Rolex Rolex Polityka Obserwuj notkę 6

     Wbrew tym z komentatorów, którzy wczorajsze spotkanie na UW uważają za marginalne; w ślad za najpłodniejszym z płodnych blogerów uważam je za ważne dla przyszłości polskiej sceny politycznej. Różnił się będę w ocenie motywów, jakie przyświecały bankietowi i odczytom. Apel do polskiej opinii publicznej można sobie spokojnie zignorować. Już skromność podpisanych pod apelem skłania ku takiej reakcji. Bo czemuż (ach, czemuż) do polskiej tylko? "Do europejskiej" brzmiałoby lepiej. A dlaczego nie do "opinii globu"?

     Wezwania do ochrony demokracji i zachowania standardów włóżmy między bajki, bo najpierw musielibyśmy ustalić treść owych "europejskich standardów", a właściwie sposób, w jaki standardy te pojmują jaśnie podpisani. Z treści apelu wynika, że do niedawna standardy były przestrzegane, a teraz nie.

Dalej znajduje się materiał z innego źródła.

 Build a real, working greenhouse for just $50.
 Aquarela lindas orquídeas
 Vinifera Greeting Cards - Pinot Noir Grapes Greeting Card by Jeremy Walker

Z tekstu jedna rzecz szczególnie szczerzy i napawa lękiem, jak to: "umacnianie aparatu represji".

    Państwo w większości zamieszkujecie nad Wisłą więc uprzejmie proszę o przyznanie się: czy odczuwacie owe pełzające umacnianie się; czy ilość przeszukań i rewizji w waszych domach wzrasta, czy maleje, czy też może nie zmienia się?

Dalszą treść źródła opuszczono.